Introduction to innsight

In the last decade, it has been demonstrated in an impressive way how efficiently and successfully neural networks can analyze and understand enormous amounts of data. They can recognize patterns and associations and transfer this knowledge to new data points with remarkable accuracy. Moreover, their flexibility eliminates the feature engineering step that was often necessary before and allows them to work directly with raw data. Nevertheless, these associations and internal findings are hidden somewhere in the black box and it is unclear to the user what the crucial aspects of the prediction are. One way to open the black box is through so-called feature attribution methods. These are local methods that — based on a single data point (image, tabular instance,…) — assign a relevance of a previously defined output class or node to each input variable. In general, only a normal forward pass and a method-specific backward pass are required, making the implementation much faster compared to perturbation- or optimization-based methods like LIME or Occlusion. Figure 1 illustrates the basic approach of the feature attribution methods.

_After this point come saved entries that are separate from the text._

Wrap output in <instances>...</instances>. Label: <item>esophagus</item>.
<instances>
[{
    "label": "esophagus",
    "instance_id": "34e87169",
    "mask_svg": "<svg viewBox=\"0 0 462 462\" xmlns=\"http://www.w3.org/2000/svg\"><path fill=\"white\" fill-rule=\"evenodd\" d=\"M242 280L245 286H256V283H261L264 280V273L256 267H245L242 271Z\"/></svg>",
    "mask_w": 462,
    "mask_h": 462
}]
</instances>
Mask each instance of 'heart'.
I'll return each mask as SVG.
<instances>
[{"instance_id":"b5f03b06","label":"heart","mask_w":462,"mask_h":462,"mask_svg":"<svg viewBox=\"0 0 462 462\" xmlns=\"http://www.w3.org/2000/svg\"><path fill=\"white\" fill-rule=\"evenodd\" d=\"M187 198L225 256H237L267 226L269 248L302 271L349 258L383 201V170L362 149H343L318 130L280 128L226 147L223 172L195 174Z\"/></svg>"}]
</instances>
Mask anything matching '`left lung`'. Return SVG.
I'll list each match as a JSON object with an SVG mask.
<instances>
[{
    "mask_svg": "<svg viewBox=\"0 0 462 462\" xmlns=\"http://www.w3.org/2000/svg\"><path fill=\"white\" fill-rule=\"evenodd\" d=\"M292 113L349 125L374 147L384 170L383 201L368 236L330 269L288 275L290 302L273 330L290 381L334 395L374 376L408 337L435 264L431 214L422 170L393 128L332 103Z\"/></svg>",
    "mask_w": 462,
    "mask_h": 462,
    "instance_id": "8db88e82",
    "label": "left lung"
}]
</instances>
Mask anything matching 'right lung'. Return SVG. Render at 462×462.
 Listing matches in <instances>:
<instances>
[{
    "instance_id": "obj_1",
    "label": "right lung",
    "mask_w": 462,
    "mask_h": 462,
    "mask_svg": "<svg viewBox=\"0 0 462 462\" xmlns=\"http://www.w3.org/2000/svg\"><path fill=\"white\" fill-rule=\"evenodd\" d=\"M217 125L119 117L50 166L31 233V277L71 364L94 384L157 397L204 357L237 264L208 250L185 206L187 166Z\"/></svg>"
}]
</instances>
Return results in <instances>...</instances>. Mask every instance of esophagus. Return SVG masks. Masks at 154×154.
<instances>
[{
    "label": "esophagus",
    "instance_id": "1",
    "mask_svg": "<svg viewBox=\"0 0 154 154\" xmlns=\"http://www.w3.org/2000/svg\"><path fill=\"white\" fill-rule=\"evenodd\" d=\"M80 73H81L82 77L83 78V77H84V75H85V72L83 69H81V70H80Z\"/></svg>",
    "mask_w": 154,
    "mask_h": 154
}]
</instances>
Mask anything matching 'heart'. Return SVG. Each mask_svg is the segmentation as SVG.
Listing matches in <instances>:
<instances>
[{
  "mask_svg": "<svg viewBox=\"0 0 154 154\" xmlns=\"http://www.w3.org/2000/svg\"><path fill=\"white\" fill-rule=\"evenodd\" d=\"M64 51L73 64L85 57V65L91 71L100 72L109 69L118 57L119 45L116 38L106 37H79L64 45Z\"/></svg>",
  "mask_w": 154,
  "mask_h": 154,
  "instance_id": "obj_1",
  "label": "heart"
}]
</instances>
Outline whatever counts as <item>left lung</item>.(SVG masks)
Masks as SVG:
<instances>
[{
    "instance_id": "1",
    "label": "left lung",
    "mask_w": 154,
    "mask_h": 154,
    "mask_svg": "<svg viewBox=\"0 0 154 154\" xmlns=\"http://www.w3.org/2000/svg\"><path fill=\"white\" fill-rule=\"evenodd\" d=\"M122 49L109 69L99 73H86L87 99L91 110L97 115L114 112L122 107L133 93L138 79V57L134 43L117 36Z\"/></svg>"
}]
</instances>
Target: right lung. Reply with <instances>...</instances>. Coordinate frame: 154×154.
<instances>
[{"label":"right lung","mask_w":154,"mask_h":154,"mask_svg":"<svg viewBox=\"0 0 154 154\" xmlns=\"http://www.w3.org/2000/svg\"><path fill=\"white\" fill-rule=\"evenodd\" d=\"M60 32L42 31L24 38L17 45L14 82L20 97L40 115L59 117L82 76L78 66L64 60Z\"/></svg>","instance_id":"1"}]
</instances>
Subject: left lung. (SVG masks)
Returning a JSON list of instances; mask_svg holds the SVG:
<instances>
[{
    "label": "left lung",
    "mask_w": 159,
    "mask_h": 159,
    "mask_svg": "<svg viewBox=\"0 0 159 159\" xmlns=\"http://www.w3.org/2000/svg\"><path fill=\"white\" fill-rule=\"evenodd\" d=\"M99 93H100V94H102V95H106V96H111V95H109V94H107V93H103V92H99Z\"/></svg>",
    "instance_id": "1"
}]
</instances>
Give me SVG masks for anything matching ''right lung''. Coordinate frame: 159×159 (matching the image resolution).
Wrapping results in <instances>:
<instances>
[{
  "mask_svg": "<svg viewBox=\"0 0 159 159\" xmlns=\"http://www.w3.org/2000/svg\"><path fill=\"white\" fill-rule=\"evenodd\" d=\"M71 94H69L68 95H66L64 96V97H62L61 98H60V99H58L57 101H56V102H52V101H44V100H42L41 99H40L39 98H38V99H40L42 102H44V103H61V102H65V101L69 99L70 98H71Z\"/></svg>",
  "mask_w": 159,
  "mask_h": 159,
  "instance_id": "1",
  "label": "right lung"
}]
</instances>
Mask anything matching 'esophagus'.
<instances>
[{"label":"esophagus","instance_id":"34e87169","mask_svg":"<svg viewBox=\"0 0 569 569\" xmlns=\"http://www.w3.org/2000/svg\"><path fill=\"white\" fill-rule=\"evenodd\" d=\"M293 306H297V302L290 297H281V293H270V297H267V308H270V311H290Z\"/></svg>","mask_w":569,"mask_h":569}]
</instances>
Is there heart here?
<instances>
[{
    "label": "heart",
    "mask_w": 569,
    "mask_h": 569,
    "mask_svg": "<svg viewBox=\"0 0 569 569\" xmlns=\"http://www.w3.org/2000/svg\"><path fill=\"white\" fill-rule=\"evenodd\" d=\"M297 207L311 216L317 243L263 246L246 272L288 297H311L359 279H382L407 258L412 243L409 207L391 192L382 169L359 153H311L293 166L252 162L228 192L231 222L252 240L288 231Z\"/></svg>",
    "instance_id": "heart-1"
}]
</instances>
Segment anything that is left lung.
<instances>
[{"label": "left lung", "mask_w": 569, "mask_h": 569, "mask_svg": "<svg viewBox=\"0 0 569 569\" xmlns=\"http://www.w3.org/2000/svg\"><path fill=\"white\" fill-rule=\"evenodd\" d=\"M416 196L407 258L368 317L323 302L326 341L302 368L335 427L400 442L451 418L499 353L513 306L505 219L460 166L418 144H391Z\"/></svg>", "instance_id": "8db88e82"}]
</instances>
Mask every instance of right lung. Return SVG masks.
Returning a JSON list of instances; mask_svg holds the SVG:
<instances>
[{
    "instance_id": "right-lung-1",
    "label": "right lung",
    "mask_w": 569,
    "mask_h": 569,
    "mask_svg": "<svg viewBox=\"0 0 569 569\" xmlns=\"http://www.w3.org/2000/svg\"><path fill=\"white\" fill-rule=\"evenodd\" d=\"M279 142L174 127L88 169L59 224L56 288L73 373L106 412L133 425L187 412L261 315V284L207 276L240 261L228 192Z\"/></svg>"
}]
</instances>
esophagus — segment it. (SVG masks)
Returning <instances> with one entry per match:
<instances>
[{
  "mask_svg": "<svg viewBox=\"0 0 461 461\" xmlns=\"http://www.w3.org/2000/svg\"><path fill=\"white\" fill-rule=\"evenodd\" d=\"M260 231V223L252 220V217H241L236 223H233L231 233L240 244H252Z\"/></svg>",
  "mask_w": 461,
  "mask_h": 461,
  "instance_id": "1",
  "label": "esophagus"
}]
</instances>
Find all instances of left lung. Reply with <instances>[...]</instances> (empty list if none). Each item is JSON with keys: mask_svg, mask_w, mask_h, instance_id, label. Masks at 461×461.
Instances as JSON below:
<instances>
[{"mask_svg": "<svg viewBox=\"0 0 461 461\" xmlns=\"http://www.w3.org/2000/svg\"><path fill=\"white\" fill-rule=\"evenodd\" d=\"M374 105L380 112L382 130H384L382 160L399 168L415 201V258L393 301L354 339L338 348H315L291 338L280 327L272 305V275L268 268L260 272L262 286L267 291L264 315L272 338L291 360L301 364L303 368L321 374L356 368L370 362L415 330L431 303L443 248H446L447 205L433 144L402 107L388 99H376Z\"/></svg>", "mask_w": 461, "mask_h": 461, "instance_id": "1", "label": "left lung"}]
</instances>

**Figure 1:** Feature attribution methods

Figure 1: Feature attribution methods

Why innsight?

Of course, we are not the first to provide several feature attribution methods for neural networks in one package. For example, there are several packages for Python, such as iNNvestigate, captum and zennit. Due to the great and extremely efficient deep learning libraries Keras/TensorFlow and PyTorch, it is only reasonable that these are all Python-exclusive. However, in recent years these libraries have been integrated more and more successfully into the R programming language. We fill this lack of feature attribution methods for neural networks in R with our package innsight.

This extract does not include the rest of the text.